● **ТЕКСТ ДЛЯ ЧТЕНИЯ**
В 1714 г. «чин диачества» получили семь человек291. Правда, с местами дьяческих назначений ситуация сложилась обратная той, какая была в предшествующий год: шесть человек стали дьяками в центральных и высших органах и учреждениях (85,7% производств), и лишь единственное производство состоялось в местный орган власти (14,3%).

В 1715 г. количество дьяческих производств возросло более чем в два раза: на протяжении этого года их состоялось 16292. Шесть подьячих стали дьяками в центральных органах власти (37,5% производств), 10 – в местных органах (62,5%). Кроме того, в 1715 г. двух дьяков востребовали на новые должности в гражданском управлении (в ландраты и ландрихтеры Нижегородской губернии)293.

Между тем 1715 год принес дьякам не только значительное пополнение рядов, но и кардинальное изменение в оплате труда. Как известно, законом от 28 января 1715 г. в России впервые были введены единые оклады денежного и хлебного жалованья для государственных гражданских служащих всех уровней, состоявших в штатах губернских и иных местных органов власти294. Согласно этому закону, дьякам устанавливался оклад в 120 рублей и 60 четвертей хлеба в год (дьякам, работавшим в Санкт-Петербургской губернии и в «завоеванных городах», оклад полагался вдвое больше). Представляется очевидным, что включение дьяков в сетку новых окладов свидетельствует о том, что в 1715 г. законодатель и отдаленно не помышлял о ликвидации «чина диачества».

Как бы то ни было, в последующие два года количество производств в дьяки резко сократилось: в 1716 г. их состоялось пять295, а в 1717 г. – всего четыре296. В 1716 г. трое подьячих стали дьяками в центральных ведомствах (60,0% производств) и двое – в местных органах власти (40,0%). В 1717 г. в центральные и местные органы было произведено по два дьяка.

Подобную ситуацию, впрочем, можно объяснить. С одной стороны, в 1716–1717 гг. Петр I находился в длительной зарубежной поездке, вследствие чего никаких структурных изменений в отечественном государственном аппарате не происходило. С другой стороны, не приходится сомневаться, что осведомленные об умонастроениях царя «господа вышние командиры» пребывали тогда в некотором оцепенении в ожидании новой волны административных преобразований. В малоприметном здании Сената в Петропавловской цитадели чем дальше, тем отчетливее сгущалась давящая атмосфера «затишья перед бурей».

И эта буря, как известно, грянула. В крайне сжатые сроки, на протяжении 1718–1721 гг., были проведены коллежская, судебная, II губернская и II городская реформы. Более того: в отличие от предшествующих изменений государственного аппарата, осуществлявшихся в большей мере бессистемно, начавшиеся в декабре 1717 г. административные преобразования планировались и проводились Петром I в жизнь во взаимной увязке, на твердой политико-правовой основе, в русле стратегической установки на широкое заимствование государственного и правового опыта Шведского королевства. Итогом этого реформирования должно было стать построение в России «полицейского» государства (Polizeistaat) по шведскому образцу.

● **ЗАДАНИЕ**
Продолжите текст о производствах в дьяки при Петре I, начав сразу после его последнего предложения. Строки, приведенные далее, взяты из другого источника.

● **СТРОКИ ДАННЫХ**
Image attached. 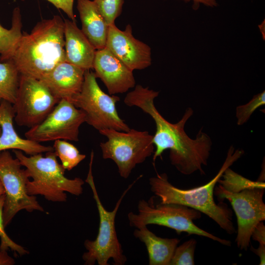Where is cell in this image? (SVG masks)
Segmentation results:
<instances>
[{
	"label": "cell",
	"mask_w": 265,
	"mask_h": 265,
	"mask_svg": "<svg viewBox=\"0 0 265 265\" xmlns=\"http://www.w3.org/2000/svg\"><path fill=\"white\" fill-rule=\"evenodd\" d=\"M159 92L136 85L126 96L124 102L129 106H137L149 114L154 120L156 132L153 135L155 147L153 157L154 165L156 159L169 150L171 164L182 174L190 175L196 171L205 173L203 166L208 163L212 142L210 137L201 129L194 139L190 138L185 126L193 114V109L187 108L182 118L176 123L166 120L159 112L154 104V99Z\"/></svg>",
	"instance_id": "6da1fadb"
},
{
	"label": "cell",
	"mask_w": 265,
	"mask_h": 265,
	"mask_svg": "<svg viewBox=\"0 0 265 265\" xmlns=\"http://www.w3.org/2000/svg\"><path fill=\"white\" fill-rule=\"evenodd\" d=\"M64 29V21L55 15L22 33L10 59L20 74L39 80L66 61Z\"/></svg>",
	"instance_id": "7a4b0ae2"
},
{
	"label": "cell",
	"mask_w": 265,
	"mask_h": 265,
	"mask_svg": "<svg viewBox=\"0 0 265 265\" xmlns=\"http://www.w3.org/2000/svg\"><path fill=\"white\" fill-rule=\"evenodd\" d=\"M244 154L242 150H235L231 146L226 159L217 174L207 184L191 189H181L174 186L166 174L157 173L149 179L151 190L159 197L161 204L186 206L205 213L227 233L232 234L235 229L232 222V212L225 204H217L213 198L214 187L225 170Z\"/></svg>",
	"instance_id": "3957f363"
},
{
	"label": "cell",
	"mask_w": 265,
	"mask_h": 265,
	"mask_svg": "<svg viewBox=\"0 0 265 265\" xmlns=\"http://www.w3.org/2000/svg\"><path fill=\"white\" fill-rule=\"evenodd\" d=\"M13 152L32 179L26 184L29 195H41L49 201L64 202L66 192L75 196L82 193L84 182L79 177L70 179L65 177V169L58 162L54 151L46 152L45 156L38 154L27 157L19 150H13Z\"/></svg>",
	"instance_id": "277c9868"
},
{
	"label": "cell",
	"mask_w": 265,
	"mask_h": 265,
	"mask_svg": "<svg viewBox=\"0 0 265 265\" xmlns=\"http://www.w3.org/2000/svg\"><path fill=\"white\" fill-rule=\"evenodd\" d=\"M94 152L90 156L89 170L85 180L90 186L96 204L99 215V228L97 236L95 240L86 239L84 242L87 250L82 255L84 265H93L97 262L99 265H108L110 259L116 265H123L127 261V258L123 254L122 246L117 237L115 226L116 213L123 199L140 178L138 177L123 192L112 211H107L104 207L98 195L92 174V165Z\"/></svg>",
	"instance_id": "5b68a950"
},
{
	"label": "cell",
	"mask_w": 265,
	"mask_h": 265,
	"mask_svg": "<svg viewBox=\"0 0 265 265\" xmlns=\"http://www.w3.org/2000/svg\"><path fill=\"white\" fill-rule=\"evenodd\" d=\"M138 213L130 212L128 218L130 226L136 228L150 224L165 226L174 230L178 234L186 232L209 238L230 246V240L217 237L196 226L194 220L200 218L201 212L185 205L161 204L156 206L145 200H139Z\"/></svg>",
	"instance_id": "8992f818"
},
{
	"label": "cell",
	"mask_w": 265,
	"mask_h": 265,
	"mask_svg": "<svg viewBox=\"0 0 265 265\" xmlns=\"http://www.w3.org/2000/svg\"><path fill=\"white\" fill-rule=\"evenodd\" d=\"M99 132L107 138L100 144L103 159L112 160L123 178H128L137 164L154 154L153 135L147 131L104 129Z\"/></svg>",
	"instance_id": "52a82bcc"
},
{
	"label": "cell",
	"mask_w": 265,
	"mask_h": 265,
	"mask_svg": "<svg viewBox=\"0 0 265 265\" xmlns=\"http://www.w3.org/2000/svg\"><path fill=\"white\" fill-rule=\"evenodd\" d=\"M96 78L94 72L85 71L81 89L71 102L83 111L85 122L98 131L104 129L129 131L130 127L120 117L116 109L119 97L104 92Z\"/></svg>",
	"instance_id": "ba28073f"
},
{
	"label": "cell",
	"mask_w": 265,
	"mask_h": 265,
	"mask_svg": "<svg viewBox=\"0 0 265 265\" xmlns=\"http://www.w3.org/2000/svg\"><path fill=\"white\" fill-rule=\"evenodd\" d=\"M21 166L18 159L13 158L8 150L0 153V180L5 191L3 209L5 227L21 210L44 211L36 197L27 193L26 184L29 178L26 169Z\"/></svg>",
	"instance_id": "9c48e42d"
},
{
	"label": "cell",
	"mask_w": 265,
	"mask_h": 265,
	"mask_svg": "<svg viewBox=\"0 0 265 265\" xmlns=\"http://www.w3.org/2000/svg\"><path fill=\"white\" fill-rule=\"evenodd\" d=\"M60 100L39 80L20 74L15 103L14 120L20 126L31 128L41 123Z\"/></svg>",
	"instance_id": "30bf717a"
},
{
	"label": "cell",
	"mask_w": 265,
	"mask_h": 265,
	"mask_svg": "<svg viewBox=\"0 0 265 265\" xmlns=\"http://www.w3.org/2000/svg\"><path fill=\"white\" fill-rule=\"evenodd\" d=\"M265 188L254 187L233 193L219 185L215 190L219 199L229 201L236 214L238 230L235 241L241 250H247L254 229L265 220Z\"/></svg>",
	"instance_id": "8fae6325"
},
{
	"label": "cell",
	"mask_w": 265,
	"mask_h": 265,
	"mask_svg": "<svg viewBox=\"0 0 265 265\" xmlns=\"http://www.w3.org/2000/svg\"><path fill=\"white\" fill-rule=\"evenodd\" d=\"M84 122L83 111L71 102L62 99L41 123L30 128L25 136L40 143L58 139L78 141L79 128Z\"/></svg>",
	"instance_id": "7c38bea8"
},
{
	"label": "cell",
	"mask_w": 265,
	"mask_h": 265,
	"mask_svg": "<svg viewBox=\"0 0 265 265\" xmlns=\"http://www.w3.org/2000/svg\"><path fill=\"white\" fill-rule=\"evenodd\" d=\"M106 47L132 71L151 65L150 47L133 36L129 24L123 30L115 24L109 25Z\"/></svg>",
	"instance_id": "4fadbf2b"
},
{
	"label": "cell",
	"mask_w": 265,
	"mask_h": 265,
	"mask_svg": "<svg viewBox=\"0 0 265 265\" xmlns=\"http://www.w3.org/2000/svg\"><path fill=\"white\" fill-rule=\"evenodd\" d=\"M93 69L96 78L103 82L110 95L125 93L135 86L133 71L106 47L96 50Z\"/></svg>",
	"instance_id": "5bb4252c"
},
{
	"label": "cell",
	"mask_w": 265,
	"mask_h": 265,
	"mask_svg": "<svg viewBox=\"0 0 265 265\" xmlns=\"http://www.w3.org/2000/svg\"><path fill=\"white\" fill-rule=\"evenodd\" d=\"M85 70L66 61H63L45 74L40 80L53 95L71 102L80 91Z\"/></svg>",
	"instance_id": "9a60e30c"
},
{
	"label": "cell",
	"mask_w": 265,
	"mask_h": 265,
	"mask_svg": "<svg viewBox=\"0 0 265 265\" xmlns=\"http://www.w3.org/2000/svg\"><path fill=\"white\" fill-rule=\"evenodd\" d=\"M15 115L12 104L6 101L0 102V154L9 149L19 150L29 156L54 151L51 146L21 137L13 126Z\"/></svg>",
	"instance_id": "2e32d148"
},
{
	"label": "cell",
	"mask_w": 265,
	"mask_h": 265,
	"mask_svg": "<svg viewBox=\"0 0 265 265\" xmlns=\"http://www.w3.org/2000/svg\"><path fill=\"white\" fill-rule=\"evenodd\" d=\"M64 24L66 61L85 71L93 69L96 50L75 22L65 19Z\"/></svg>",
	"instance_id": "e0dca14e"
},
{
	"label": "cell",
	"mask_w": 265,
	"mask_h": 265,
	"mask_svg": "<svg viewBox=\"0 0 265 265\" xmlns=\"http://www.w3.org/2000/svg\"><path fill=\"white\" fill-rule=\"evenodd\" d=\"M81 31L96 50L106 47L108 25L93 0H77Z\"/></svg>",
	"instance_id": "ac0fdd59"
},
{
	"label": "cell",
	"mask_w": 265,
	"mask_h": 265,
	"mask_svg": "<svg viewBox=\"0 0 265 265\" xmlns=\"http://www.w3.org/2000/svg\"><path fill=\"white\" fill-rule=\"evenodd\" d=\"M133 235L145 245L149 265H169L174 251L180 241L177 238L158 237L147 226L136 228Z\"/></svg>",
	"instance_id": "d6986e66"
},
{
	"label": "cell",
	"mask_w": 265,
	"mask_h": 265,
	"mask_svg": "<svg viewBox=\"0 0 265 265\" xmlns=\"http://www.w3.org/2000/svg\"><path fill=\"white\" fill-rule=\"evenodd\" d=\"M22 18L19 7L13 10L12 26L4 28L0 25V61L11 58L22 35Z\"/></svg>",
	"instance_id": "ffe728a7"
},
{
	"label": "cell",
	"mask_w": 265,
	"mask_h": 265,
	"mask_svg": "<svg viewBox=\"0 0 265 265\" xmlns=\"http://www.w3.org/2000/svg\"><path fill=\"white\" fill-rule=\"evenodd\" d=\"M20 77V73L11 60L0 61V102L15 103Z\"/></svg>",
	"instance_id": "44dd1931"
},
{
	"label": "cell",
	"mask_w": 265,
	"mask_h": 265,
	"mask_svg": "<svg viewBox=\"0 0 265 265\" xmlns=\"http://www.w3.org/2000/svg\"><path fill=\"white\" fill-rule=\"evenodd\" d=\"M218 181L219 185L225 190L233 193L254 187L265 188L264 182L250 180L234 172L230 167L227 168Z\"/></svg>",
	"instance_id": "7402d4cb"
},
{
	"label": "cell",
	"mask_w": 265,
	"mask_h": 265,
	"mask_svg": "<svg viewBox=\"0 0 265 265\" xmlns=\"http://www.w3.org/2000/svg\"><path fill=\"white\" fill-rule=\"evenodd\" d=\"M54 141V152L65 170H72L86 158L85 155L80 153L77 147L67 141L58 139Z\"/></svg>",
	"instance_id": "603a6c76"
},
{
	"label": "cell",
	"mask_w": 265,
	"mask_h": 265,
	"mask_svg": "<svg viewBox=\"0 0 265 265\" xmlns=\"http://www.w3.org/2000/svg\"><path fill=\"white\" fill-rule=\"evenodd\" d=\"M196 241L194 238L188 240L176 248L169 265H194V252Z\"/></svg>",
	"instance_id": "cb8c5ba5"
},
{
	"label": "cell",
	"mask_w": 265,
	"mask_h": 265,
	"mask_svg": "<svg viewBox=\"0 0 265 265\" xmlns=\"http://www.w3.org/2000/svg\"><path fill=\"white\" fill-rule=\"evenodd\" d=\"M99 11L109 25L121 14L124 0H93Z\"/></svg>",
	"instance_id": "d4e9b609"
},
{
	"label": "cell",
	"mask_w": 265,
	"mask_h": 265,
	"mask_svg": "<svg viewBox=\"0 0 265 265\" xmlns=\"http://www.w3.org/2000/svg\"><path fill=\"white\" fill-rule=\"evenodd\" d=\"M265 104V91L255 95L247 104L238 106L236 109L237 124L241 126L246 123L253 113Z\"/></svg>",
	"instance_id": "484cf974"
},
{
	"label": "cell",
	"mask_w": 265,
	"mask_h": 265,
	"mask_svg": "<svg viewBox=\"0 0 265 265\" xmlns=\"http://www.w3.org/2000/svg\"><path fill=\"white\" fill-rule=\"evenodd\" d=\"M5 200L4 194L0 195V250L7 251L10 249L20 256L29 254V251L13 241L5 231L3 220V209Z\"/></svg>",
	"instance_id": "4316f807"
},
{
	"label": "cell",
	"mask_w": 265,
	"mask_h": 265,
	"mask_svg": "<svg viewBox=\"0 0 265 265\" xmlns=\"http://www.w3.org/2000/svg\"><path fill=\"white\" fill-rule=\"evenodd\" d=\"M52 3L57 8L62 10L73 21L76 22L73 11L74 0H47Z\"/></svg>",
	"instance_id": "83f0119b"
},
{
	"label": "cell",
	"mask_w": 265,
	"mask_h": 265,
	"mask_svg": "<svg viewBox=\"0 0 265 265\" xmlns=\"http://www.w3.org/2000/svg\"><path fill=\"white\" fill-rule=\"evenodd\" d=\"M251 237L259 244H265V226L263 221L260 222L254 229Z\"/></svg>",
	"instance_id": "f1b7e54d"
},
{
	"label": "cell",
	"mask_w": 265,
	"mask_h": 265,
	"mask_svg": "<svg viewBox=\"0 0 265 265\" xmlns=\"http://www.w3.org/2000/svg\"><path fill=\"white\" fill-rule=\"evenodd\" d=\"M186 2H191L194 10H197L200 5L207 7H214L217 6L216 0H184Z\"/></svg>",
	"instance_id": "f546056e"
},
{
	"label": "cell",
	"mask_w": 265,
	"mask_h": 265,
	"mask_svg": "<svg viewBox=\"0 0 265 265\" xmlns=\"http://www.w3.org/2000/svg\"><path fill=\"white\" fill-rule=\"evenodd\" d=\"M251 250L259 256V265H264L265 264V244H259L258 247L256 249L251 246Z\"/></svg>",
	"instance_id": "4dcf8cb0"
},
{
	"label": "cell",
	"mask_w": 265,
	"mask_h": 265,
	"mask_svg": "<svg viewBox=\"0 0 265 265\" xmlns=\"http://www.w3.org/2000/svg\"><path fill=\"white\" fill-rule=\"evenodd\" d=\"M15 260L10 256L7 251L0 250V265H13Z\"/></svg>",
	"instance_id": "1f68e13d"
},
{
	"label": "cell",
	"mask_w": 265,
	"mask_h": 265,
	"mask_svg": "<svg viewBox=\"0 0 265 265\" xmlns=\"http://www.w3.org/2000/svg\"><path fill=\"white\" fill-rule=\"evenodd\" d=\"M258 27L259 28L260 31L262 34V37L265 40V20L263 21L260 25H259Z\"/></svg>",
	"instance_id": "d6a6232c"
},
{
	"label": "cell",
	"mask_w": 265,
	"mask_h": 265,
	"mask_svg": "<svg viewBox=\"0 0 265 265\" xmlns=\"http://www.w3.org/2000/svg\"><path fill=\"white\" fill-rule=\"evenodd\" d=\"M4 189L3 188L2 184L0 180V195L4 194Z\"/></svg>",
	"instance_id": "836d02e7"
},
{
	"label": "cell",
	"mask_w": 265,
	"mask_h": 265,
	"mask_svg": "<svg viewBox=\"0 0 265 265\" xmlns=\"http://www.w3.org/2000/svg\"><path fill=\"white\" fill-rule=\"evenodd\" d=\"M0 133H1V129L0 128Z\"/></svg>",
	"instance_id": "e575fe53"
}]
</instances>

● **ИТОГОВЫЙ ОТВЕТ**
Совершенно очевидно, что в подобной обстановке рано или поздно законодатель не мог не задуматься над вопросом о дальнейшей судьбе прежней системы российских канцелярских чинов. Столь же очевидно, что при той установке на всемерное использование зарубежного административного опыта, каковая сложилась у Петра I в 1716–1717 гг., шансов оказаться сохраненными у старомосковских приказных чинов не оставалось. Впрочем, дело здесь было не только в субъективном настрое законодателя. Представляется неоспоримым, что любое значительное преобразование государственного механизма во все времена объективно должно сопровождаться обновлением административной терминологии. Попытки именовать новые государственные и правовые институты (равно как и новые явления социальной жизни) архаичными терминами заведомо обречены на неудачу.

И тем более поразительно, что решение отвергнуть приказные чины сложилось у Петра I отнюдь не в одночасье. Еще в собственноручно написанной между октябрем и декабрем 1717 г. предварительной росписи коллегий и их штата будущий император обозначил в качестве главы коллежской канцелярии «секретаря или дьяка», а относительно низового звена канцелярских служащих отметил: «Подьячие трех статей». В свою очередь, в иерархической системе между подьячими и «секретарем или дьяком» в предварительной росписи штата коллегий впервые появились такие заимствованные из Швеции канцелярские должности, как «нотарий» (нотариус, шв. notarie), «актуарий» (актуариус, aktuarie) и «регистратор» (registrar)297.

А вот в утвержденном царем 11 декабря 1717 г. образцовом штате коллегии упоминание о дьяке уже исчезло, вместо чего появилась формулировка: «1 секретарь». Подьячие же трех статей в утвержденном штате благополучно сохранились298. Таким образом, на исходе 1717 г. еще недавно столь значимый «чин диачества» – предел мечтаний не одного поколения приказных – оказался не включен в новоявленную систему коллежских должностей. В эту систему должностей не попал и подьячий с приписью, иерархическую позицию которого заместили нотариус, актуариус и регистратор.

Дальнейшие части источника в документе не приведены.